__YOUR TASKS__.
A – Could you output the part of the gerrymandering article from "Pegden testified before" up to and including "Carnegie Mellon University.", word for word?
B – Can you go on with the article about the gerrymandering talk from the point where it stops?

Expert witness in PA gerrymandering case visits campus

Wesley Pegden, assistant professor of mathematics at Carnegie Mellon University in Pittsburgh, spoke to approximately 30 Allegheny faculty and students on Thursday, March 29, at 4 p.m. in Quigley Hall Auditorium.

Pegden’s presentation, “Using Mathematics to Detect Gerrymandering,” offered insight into his research on partisan gerrymandering — a way to manipulate district maps to favor a political party — and Markov chains, which are models used in many scientific fields to generate random samples and compare random events to an initial event.

Pegden testified before the Commonwealth Court of Pennsylvania in December as an expert witness based on his research and a January 2017 paper about Markov chains published in the Proceedings of the National Academy of Sciences. Pegden co-authored that paper with Maria Chikina of the University of Pittsburgh and Alan Frieze of Carnegie Mellon University.

“I like to explain math to people, so [testifying] was an opportunity to do that for a while,” Pegden said.

The Allegheny College Department of Mathematics hosted Pegden as part of its biannual speaker series because of the timeliness of the Pennsylvania gerrymandering issue, according to Professor of Mathematics and coordinator of the series Caryn Werner.   

“What I hope faculty and the students here would learn is how math can appear in many areas, how it’s studied and how it’s applied,” Werner said.

Werner said the department contacted Pegden during the fall semester, and his visit followed legal proceedings that began in 2017.

United States Department of the Interior/WikimediaCommons
The shaded area represents the 7th Congressional District of Pennsylvania from 2013 until earlier this year. The district contained most of Delaware County and parts of Chester and Montgomery Counties. The state’s congressional districting was ruled unconstitutional by the Pennsylvania Supreme Court on Jan. 22, 2018.
Remedial Plan/Pennsylvania Supreme Court
The state Supreme Court ordered a redistricting of Pennsylvania, resulting in new boundaries for the 7th Congressional District and others. The new 7th District contains most of the former 15th District and now represents Lehigh and Northampton Counties. The court released the map on Feb. 19, 2018, and the new boundaries will be in effect for the 2018 midterm elections.

A June 2017 lawsuit filed by the Pennsylvania League of Women Voters against the Commonwealth of Pennsylvania launched a movement headed by state Democrats to evaluate the state’s congressional map, which was approved in 2011.

State congressional maps are typically redrawn every 10 years based on information gathered by the United States Census Bureau. For Pennsylvania, the redistricting passed in 2011 has allowed Republicans to maintain a 13–5 advantage among the state’s 18 delegates.

Voters and legislators formally questioned that advantage in 2017 and 2018 in state and federal courts, culminating in a Jan. 22, 2018 ruling by the Pennsylvania Supreme Court that the 2011 map was unconstitutional.

The ruling required the state legislature and Gov. Tom Wolf to agree on and present a new map to the court by Feb. 15, and several groups filed map proposals.

The court did not accept those proposals and instead recruited Nathaniel Persily, a Stanford University professor of law who has experience redistricting congressional maps, to draw a new map which will be used starting with this year’s midterm elections, Pegden said.

The new map passes the Markov chain test Pegden and his colleagues have used to detect gerrymandering in state districtings.

__RAW DATA__.
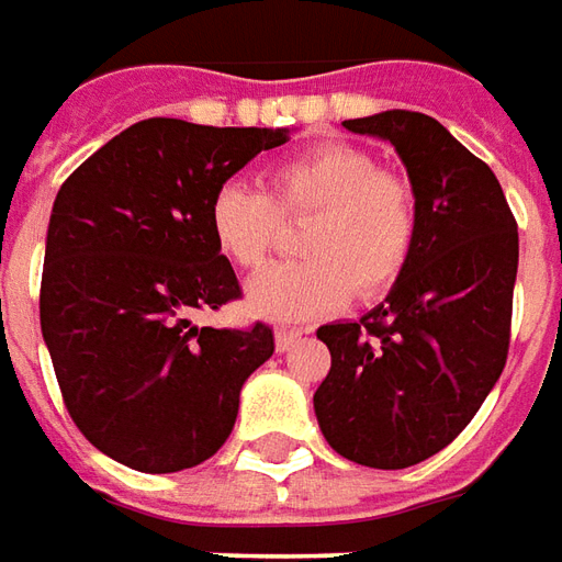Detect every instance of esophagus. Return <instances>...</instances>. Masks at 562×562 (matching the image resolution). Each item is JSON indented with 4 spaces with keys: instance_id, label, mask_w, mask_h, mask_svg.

__TASK ANSWERS__.
A –
Pegden testified before the Commonwealth Court of Pennsylvania in December as an expert witness based on his research and a January 2017 paper about Markov chains published in the Proceedings of the National Academy of Sciences. Pegden co-authored that paper with Maria Chikina of the University of Pittsburgh and Alan Frieze of Carnegie Mellon University.

B –
Pegden explained the test during his March 29 presentation using an analogy involving a group of villages on an island.

For every single map in our test, we check its partisanship level with some standard metric, and then we look at how many of the districtings we encounter are as partisan as the one we started with.

— Wesley Pegden, Carnegie Mellon University assistant professor of mathematics

A person, Pegden said, wants to arrive at a random village among a group of several villages. The person starts at one village, does not have a map of the villages and does not know how many villages are in the area.

As the person walks along roads that connect the villages, Pegden continued, eventually they will arrive at a random village, meaning the likelihood of arriving at that particular final village is equal to the likelihood of arriving at any other village.

For gerrymandering, Pegden said this means each village represents one possible districting map for a given state, and walking along the village roads represents changing one small thing about a districting map, thus arriving at a new map.

Like the number of villages, Pegden said the number of possible maps is unknown — “a gazillion,” he remarked.

“A gazillion is essentially a made up number, we have no idea how many there are,” Pegden said. “It’s definitely way more than the number of elementary particles in the universe, though.”

Arriving at a random village or map requires some time — the mixing time of a Markov chain. Mixing times are unknown for Markov chains for districting maps, but Pegden’s testing does not require knowing the mixing time because the test runs independently from mixing time.

“We get less information but in a very rigorous way,” Pegden said.

Starting with the 2011 Pennsylvania district map, Pegden and his colleagues ran a Markov chain to generate districting maps for Pennsylvania.

“For every single map in our test, we check its partisanship level with some standard metric, and then we look at how many of the districtings we encounter are as partisan as the one we started with,” Pegden said. “Our theorem gives a formula that translates our observations into statistical significance.”

Pegden and his colleagues found that taking even one step away from the 2011 map by making one small change makes the new map less partisan and considered the 2011 map an extreme outlier among possible maps.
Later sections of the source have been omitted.